Copy out the rows below word for word.

[Records of spatial reasoning questions]
##########

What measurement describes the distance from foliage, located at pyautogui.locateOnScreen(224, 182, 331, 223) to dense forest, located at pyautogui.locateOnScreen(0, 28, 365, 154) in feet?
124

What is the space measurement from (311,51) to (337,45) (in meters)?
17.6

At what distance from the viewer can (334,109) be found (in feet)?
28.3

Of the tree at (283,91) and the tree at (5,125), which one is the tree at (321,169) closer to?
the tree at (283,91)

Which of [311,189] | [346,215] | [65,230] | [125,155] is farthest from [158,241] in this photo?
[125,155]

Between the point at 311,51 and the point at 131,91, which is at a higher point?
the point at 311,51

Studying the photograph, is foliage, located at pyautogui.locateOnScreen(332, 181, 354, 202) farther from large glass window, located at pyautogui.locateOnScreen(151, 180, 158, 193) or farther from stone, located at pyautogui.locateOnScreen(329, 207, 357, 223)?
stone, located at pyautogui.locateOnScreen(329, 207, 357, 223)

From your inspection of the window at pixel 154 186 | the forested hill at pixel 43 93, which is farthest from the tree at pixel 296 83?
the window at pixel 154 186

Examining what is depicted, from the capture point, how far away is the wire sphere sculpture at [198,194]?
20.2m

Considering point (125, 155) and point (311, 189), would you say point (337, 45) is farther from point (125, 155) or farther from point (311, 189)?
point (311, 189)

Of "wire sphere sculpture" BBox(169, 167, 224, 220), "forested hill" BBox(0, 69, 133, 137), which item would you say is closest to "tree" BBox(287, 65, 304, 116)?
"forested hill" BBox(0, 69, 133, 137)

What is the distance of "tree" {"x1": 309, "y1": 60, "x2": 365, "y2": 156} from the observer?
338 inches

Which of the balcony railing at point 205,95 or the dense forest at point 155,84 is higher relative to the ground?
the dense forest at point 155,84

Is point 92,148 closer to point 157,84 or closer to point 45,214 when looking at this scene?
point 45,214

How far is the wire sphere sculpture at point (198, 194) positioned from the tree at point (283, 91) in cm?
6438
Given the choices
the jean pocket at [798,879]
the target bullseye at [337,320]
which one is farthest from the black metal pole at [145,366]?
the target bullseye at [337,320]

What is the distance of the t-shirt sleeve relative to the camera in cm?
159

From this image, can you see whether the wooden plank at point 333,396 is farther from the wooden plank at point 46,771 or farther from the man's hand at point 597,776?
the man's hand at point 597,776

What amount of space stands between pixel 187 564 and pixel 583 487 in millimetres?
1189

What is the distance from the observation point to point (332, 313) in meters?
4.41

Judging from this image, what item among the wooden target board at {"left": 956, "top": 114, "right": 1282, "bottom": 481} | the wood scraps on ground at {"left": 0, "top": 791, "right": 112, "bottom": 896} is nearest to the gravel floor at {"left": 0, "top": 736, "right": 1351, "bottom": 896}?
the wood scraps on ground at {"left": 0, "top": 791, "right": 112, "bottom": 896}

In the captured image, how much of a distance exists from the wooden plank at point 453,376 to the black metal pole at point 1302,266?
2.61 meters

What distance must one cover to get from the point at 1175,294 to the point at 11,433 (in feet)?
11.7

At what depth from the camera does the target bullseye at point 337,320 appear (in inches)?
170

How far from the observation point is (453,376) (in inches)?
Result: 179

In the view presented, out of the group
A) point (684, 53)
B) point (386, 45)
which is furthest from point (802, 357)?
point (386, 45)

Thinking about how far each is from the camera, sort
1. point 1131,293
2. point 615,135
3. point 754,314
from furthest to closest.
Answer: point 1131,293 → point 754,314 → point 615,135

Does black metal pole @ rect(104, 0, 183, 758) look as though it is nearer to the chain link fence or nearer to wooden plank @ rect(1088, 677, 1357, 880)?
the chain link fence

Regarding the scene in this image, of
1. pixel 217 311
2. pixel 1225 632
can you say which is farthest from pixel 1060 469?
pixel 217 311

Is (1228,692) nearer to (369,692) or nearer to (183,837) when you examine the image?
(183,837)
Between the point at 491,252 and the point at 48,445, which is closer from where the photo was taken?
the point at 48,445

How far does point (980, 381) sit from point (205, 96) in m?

##########

§ **CORRECT ANSWER**:
What measurement describes the distance from foliage, located at pyautogui.locateOnScreen(224, 182, 331, 223) to dense forest, located at pyautogui.locateOnScreen(0, 28, 365, 154) in feet?
124

What is the space measurement from (311,51) to (337,45) (in meters)?
17.6

At what distance from the viewer can (334,109) be found (in feet)?
28.3

Of the tree at (283,91) and the tree at (5,125), which one is the tree at (321,169) closer to?
the tree at (283,91)

Which of [311,189] | [346,215] | [65,230] | [125,155] is farthest from [158,241] in this photo?
[125,155]

Between the point at 311,51 and the point at 131,91, which is at a higher point?
the point at 311,51

Studying the photograph, is foliage, located at pyautogui.locateOnScreen(332, 181, 354, 202) farther from large glass window, located at pyautogui.locateOnScreen(151, 180, 158, 193) or farther from stone, located at pyautogui.locateOnScreen(329, 207, 357, 223)?
stone, located at pyautogui.locateOnScreen(329, 207, 357, 223)

From your inspection of the window at pixel 154 186 | the forested hill at pixel 43 93, which is farthest from the tree at pixel 296 83?
the window at pixel 154 186

Examining what is depicted, from the capture point, how far away is the wire sphere sculpture at [198,194]?
20.2m

Considering point (125, 155) and point (311, 189), would you say point (337, 45) is farther from point (125, 155) or farther from point (311, 189)?
point (311, 189)

Of "wire sphere sculpture" BBox(169, 167, 224, 220), "forested hill" BBox(0, 69, 133, 137), which item would you say is closest to "tree" BBox(287, 65, 304, 116)?
"forested hill" BBox(0, 69, 133, 137)

What is the distance of "tree" {"x1": 309, "y1": 60, "x2": 365, "y2": 156} from the observer?
338 inches

Which of the balcony railing at point 205,95 or the dense forest at point 155,84 is higher relative to the ground?
the dense forest at point 155,84

Is point 92,148 closer to point 157,84 or closer to point 45,214 when looking at this scene?
point 45,214

How far is the wire sphere sculpture at point (198, 194) positioned from the tree at point (283, 91) in cm?
6438
Given the choices
the jean pocket at [798,879]
the target bullseye at [337,320]
which one is farthest from the black metal pole at [145,366]?
the target bullseye at [337,320]

What is the distance of the t-shirt sleeve relative to the camera in cm?
159

From this image, can you see whether the wooden plank at point 333,396 is farther from the wooden plank at point 46,771 or farther from the man's hand at point 597,776?
the man's hand at point 597,776

What amount of space stands between pixel 187 564 and pixel 583 487 in millimetres?
1189

What is the distance from the observation point to point (332, 313) in meters?
4.41

Judging from this image, what item among the wooden target board at {"left": 956, "top": 114, "right": 1282, "bottom": 481} | the wood scraps on ground at {"left": 0, "top": 791, "right": 112, "bottom": 896} is nearest to the gravel floor at {"left": 0, "top": 736, "right": 1351, "bottom": 896}?
the wood scraps on ground at {"left": 0, "top": 791, "right": 112, "bottom": 896}

In the captured image, how much of a distance exists from the wooden plank at point 453,376 to the black metal pole at point 1302,266?
2.61 meters

What distance must one cover to get from the point at 1175,294 to the point at 11,433 (in feet)?
11.7

At what depth from the camera does the target bullseye at point 337,320 appear (in inches)?
170

How far from the observation point is (453,376) (in inches)?
Result: 179

In the view presented, out of the group
A) point (684, 53)
B) point (386, 45)
which is furthest from point (802, 357)?
point (386, 45)

Thinking about how far each is from the camera, sort
1. point 1131,293
2. point 615,135
3. point 754,314
from furthest to closest.
Answer: point 1131,293 → point 754,314 → point 615,135

Does black metal pole @ rect(104, 0, 183, 758) look as though it is nearer to the chain link fence or nearer to wooden plank @ rect(1088, 677, 1357, 880)?
the chain link fence

Regarding the scene in this image, of
1. pixel 217 311
2. pixel 1225 632
can you say which is farthest from pixel 1060 469?
pixel 217 311

Is (1228,692) nearer to (369,692) or nearer to (183,837) when you examine the image?
(183,837)
Between the point at 491,252 and the point at 48,445, which is closer from where the photo was taken?
the point at 48,445

How far does point (980, 381) sit from point (205, 96) in m?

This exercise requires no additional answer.